### Saved entries
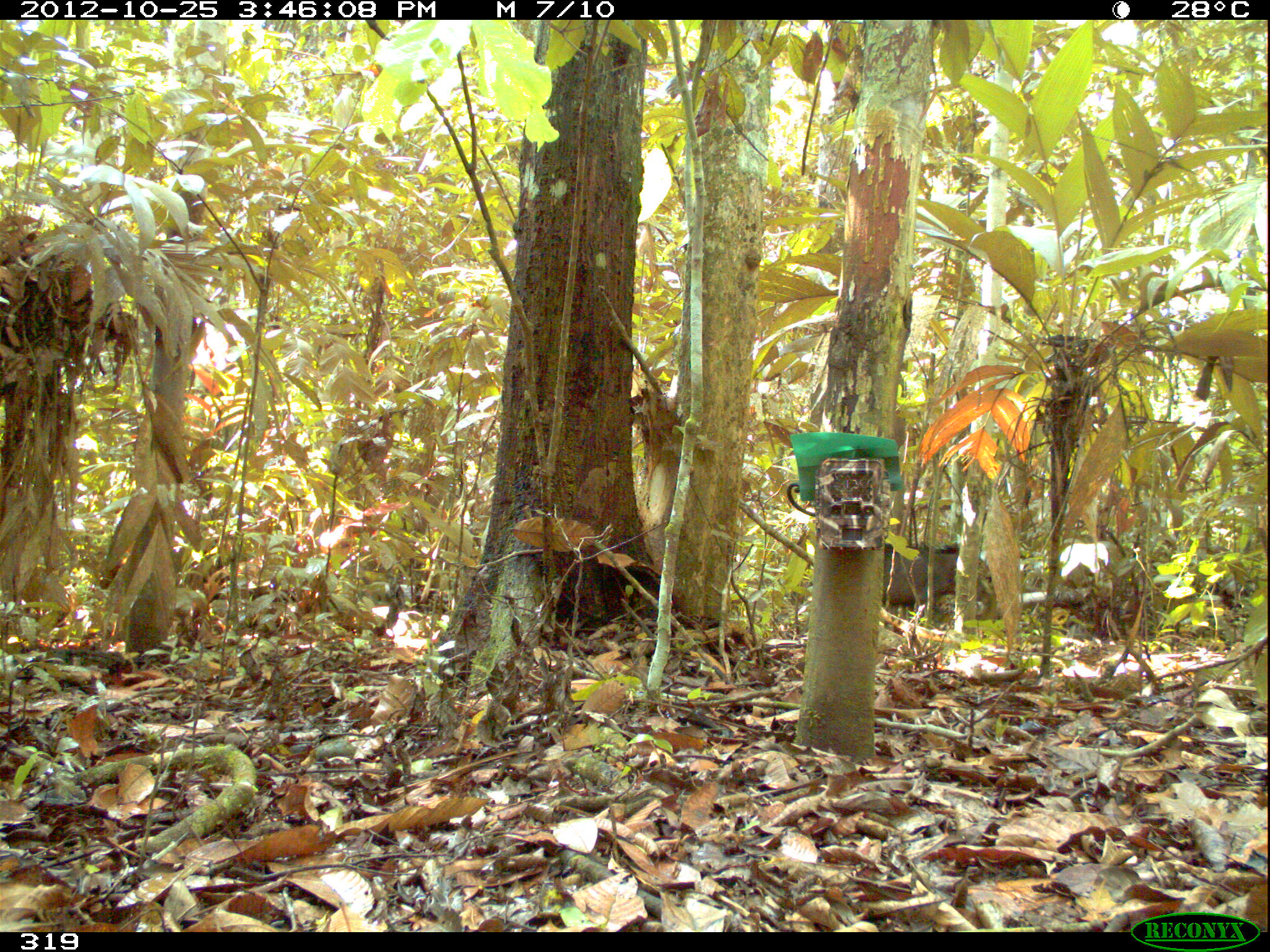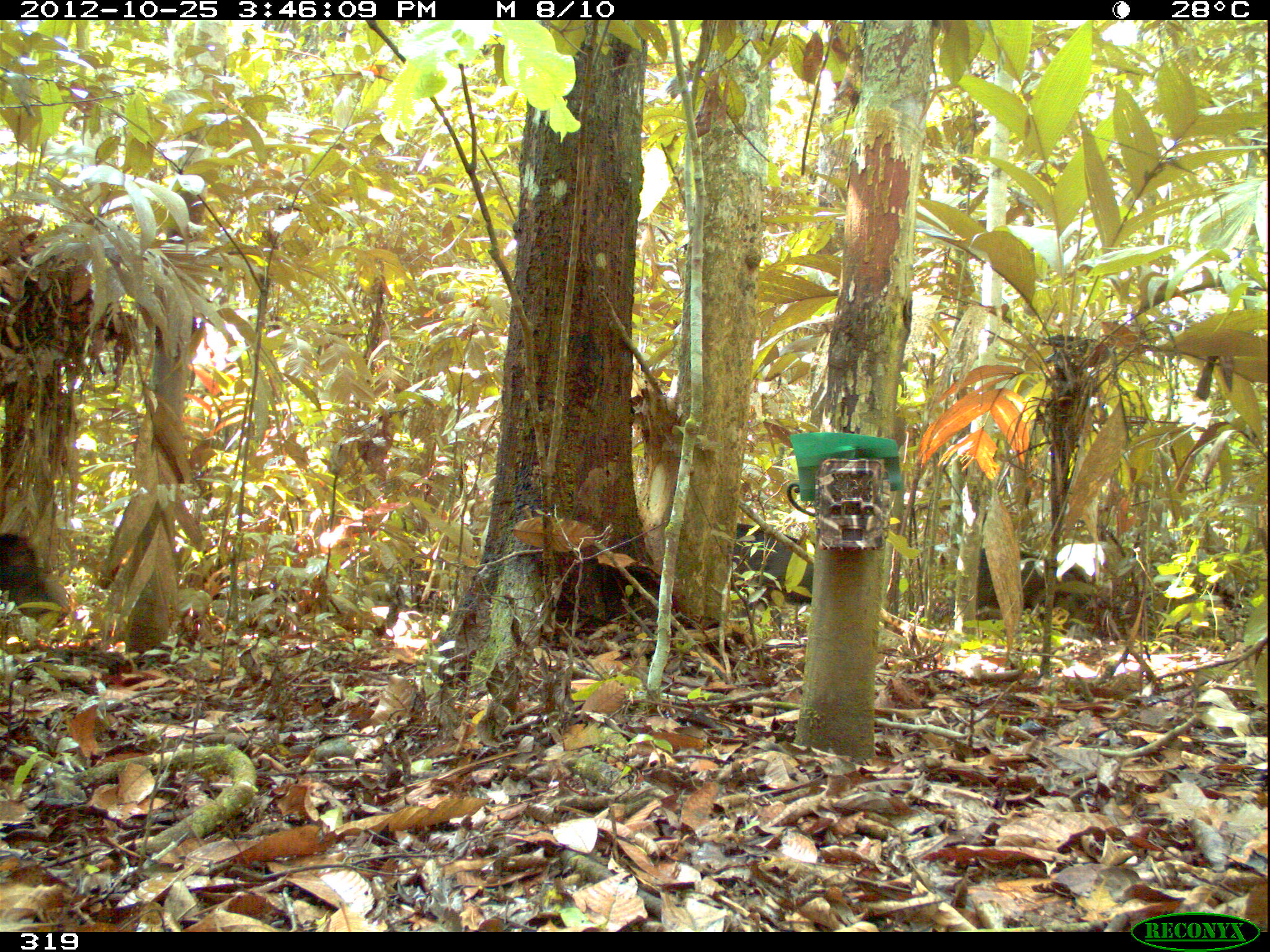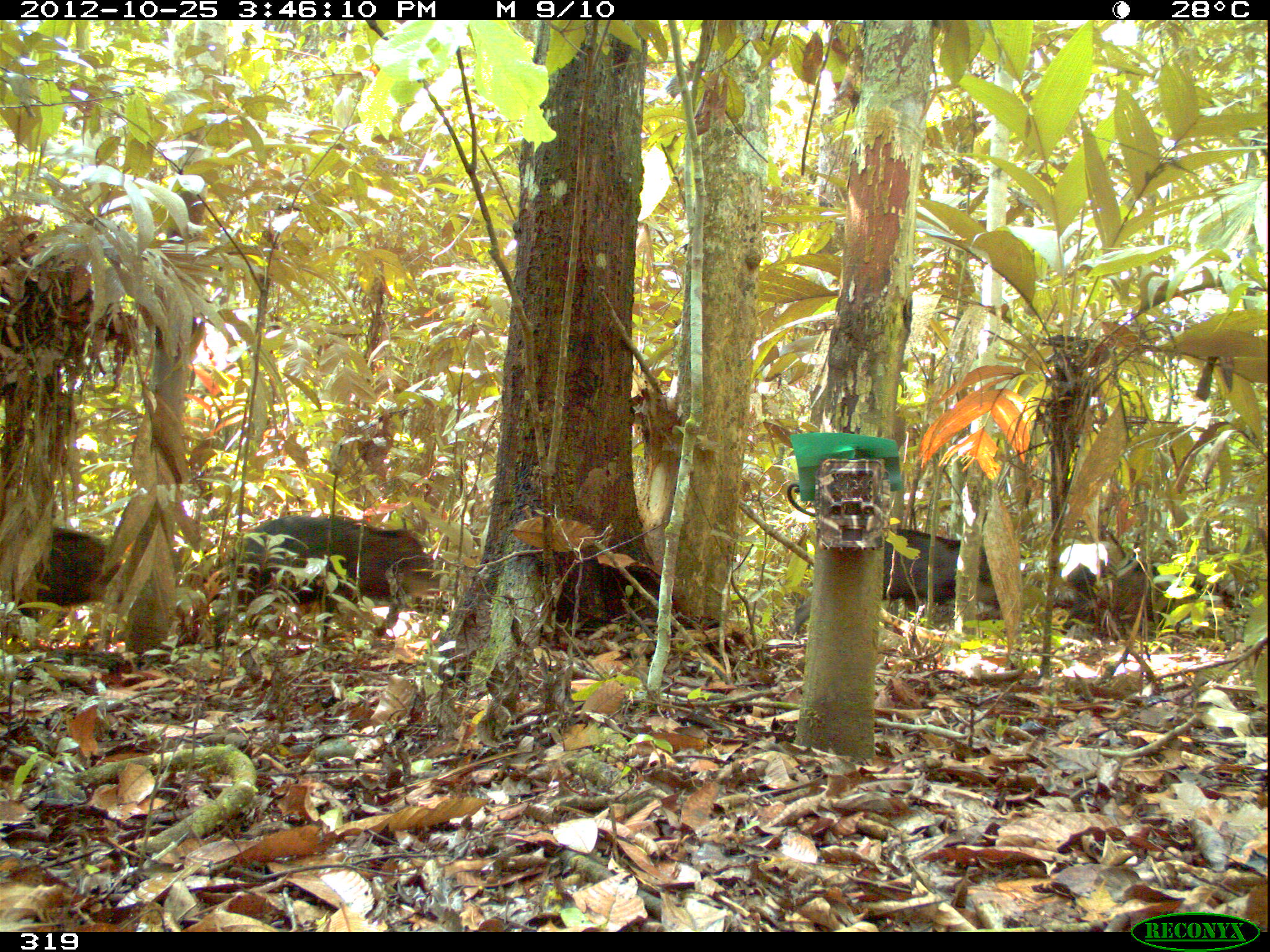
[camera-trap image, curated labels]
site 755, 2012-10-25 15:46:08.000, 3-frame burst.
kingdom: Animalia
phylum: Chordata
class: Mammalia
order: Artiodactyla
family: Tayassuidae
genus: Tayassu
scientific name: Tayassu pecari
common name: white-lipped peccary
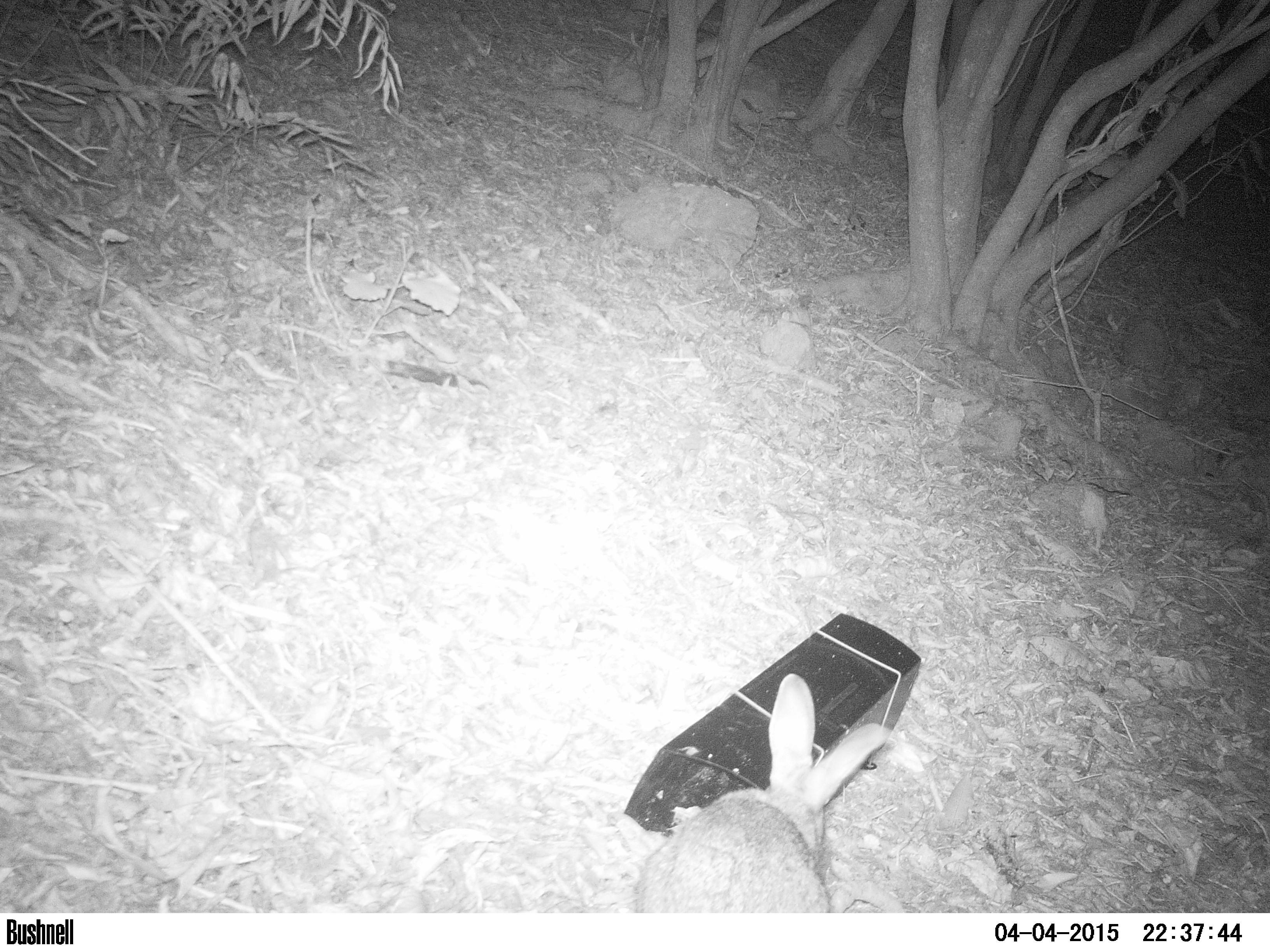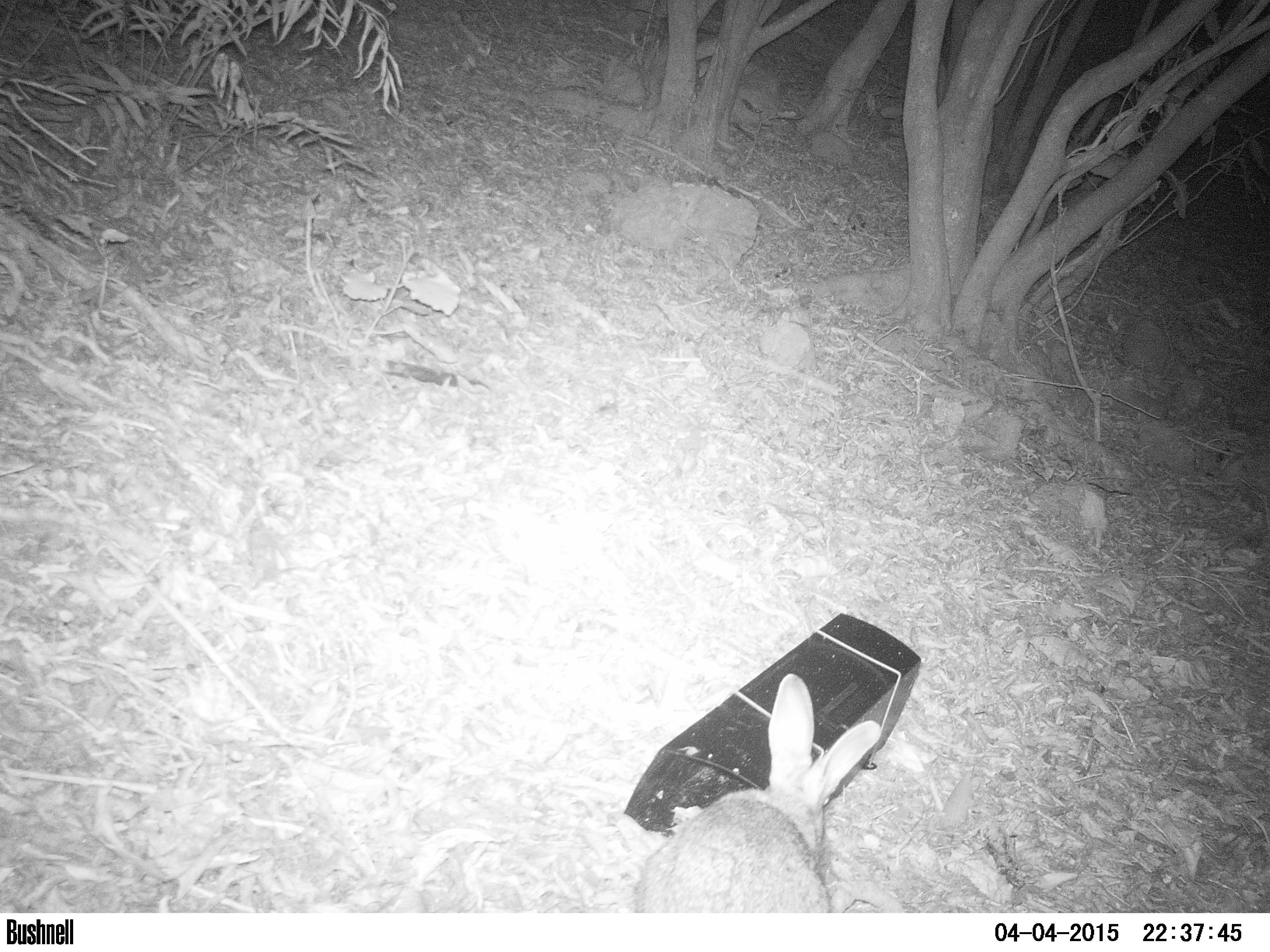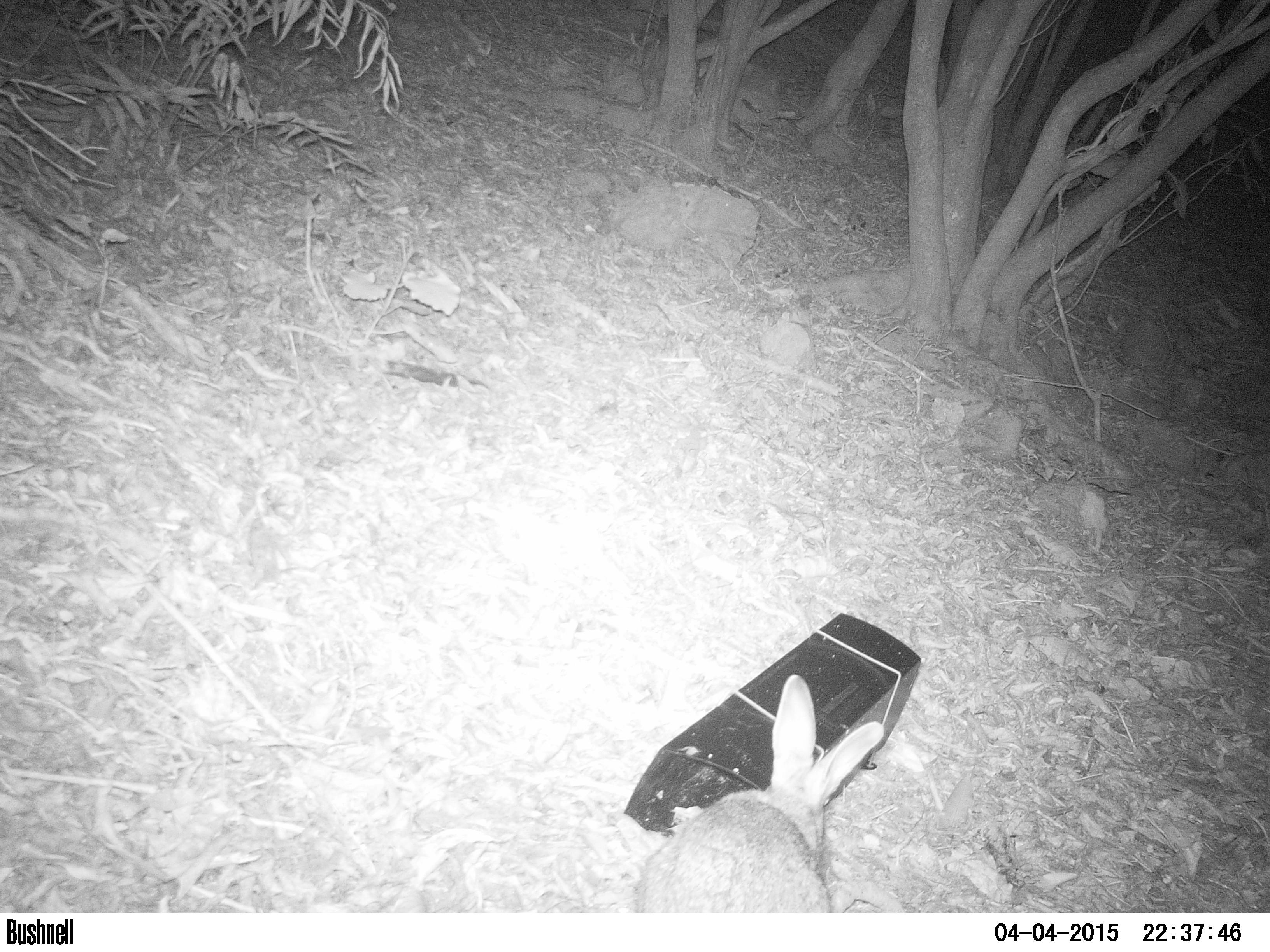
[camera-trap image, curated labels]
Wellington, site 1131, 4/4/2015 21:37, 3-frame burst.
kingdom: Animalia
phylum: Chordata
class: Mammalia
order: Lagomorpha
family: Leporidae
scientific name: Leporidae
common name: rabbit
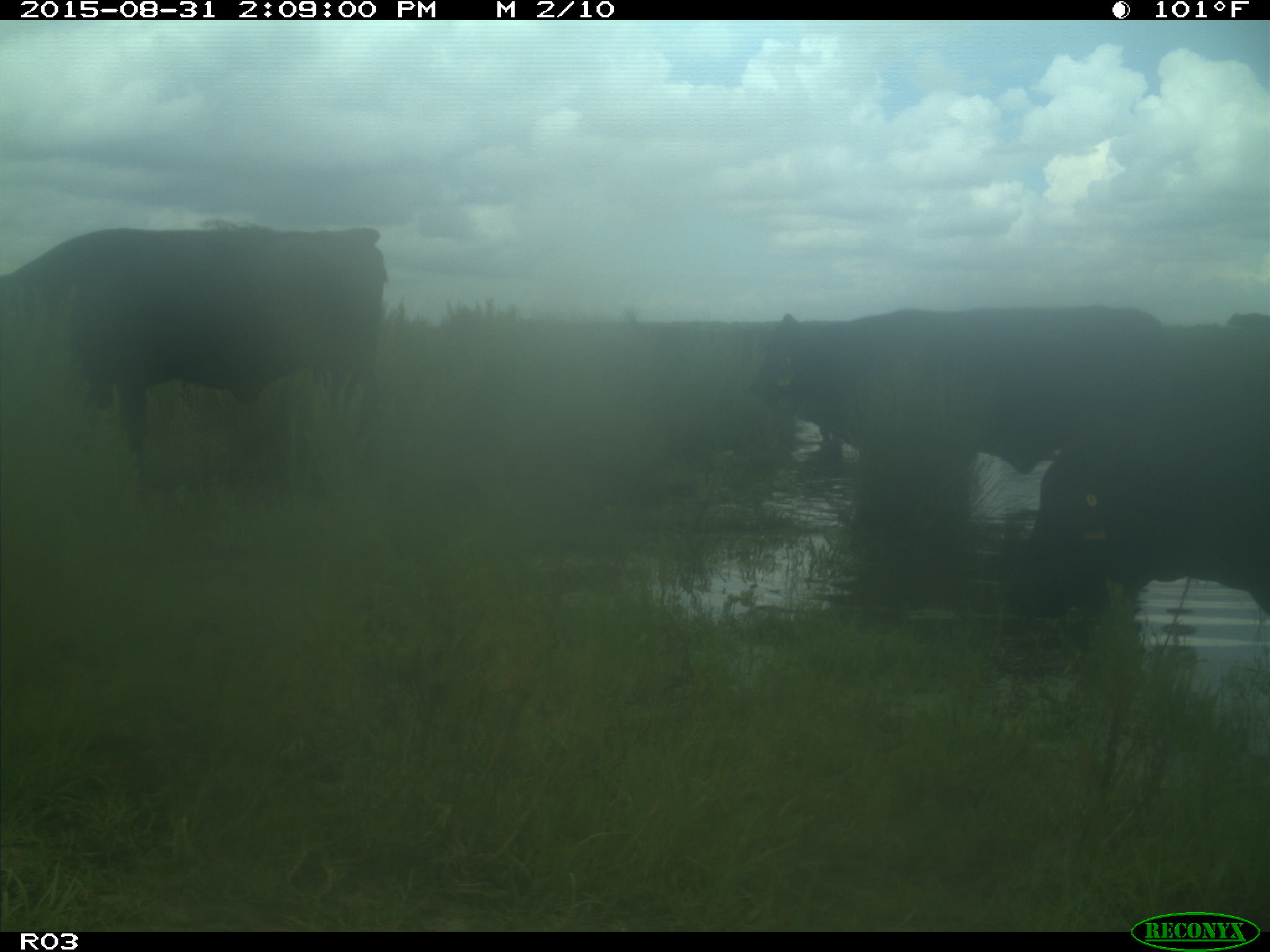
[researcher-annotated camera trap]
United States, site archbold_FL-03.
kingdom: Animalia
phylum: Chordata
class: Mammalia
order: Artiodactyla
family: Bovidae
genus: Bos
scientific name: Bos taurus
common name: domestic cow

### What is being asked
The required output is each line above restated verbatim, with all images omitted.

### Answer for this exercise
[camera-trap image, curated labels]
site 755, 2012-10-25 15:46:08.000, 3-frame burst.
kingdom: Animalia
phylum: Chordata
class: Mammalia
order: Artiodactyla
family: Tayassuidae
genus: Tayassu
scientific name: Tayassu pecari
common name: white-lipped peccary
[camera-trap image, curated labels]
Wellington, site 1131, 4/4/2015 21:37, 3-frame burst.
kingdom: Animalia
phylum: Chordata
class: Mammalia
order: Lagomorpha
family: Leporidae
scientific name: Leporidae
common name: rabbit
[researcher-annotated camera trap]
United States, site archbold_FL-03.
kingdom: Animalia
phylum: Chordata
class: Mammalia
order: Artiodactyla
family: Bovidae
genus: Bos
scientific name: Bos taurus
common name: domestic cow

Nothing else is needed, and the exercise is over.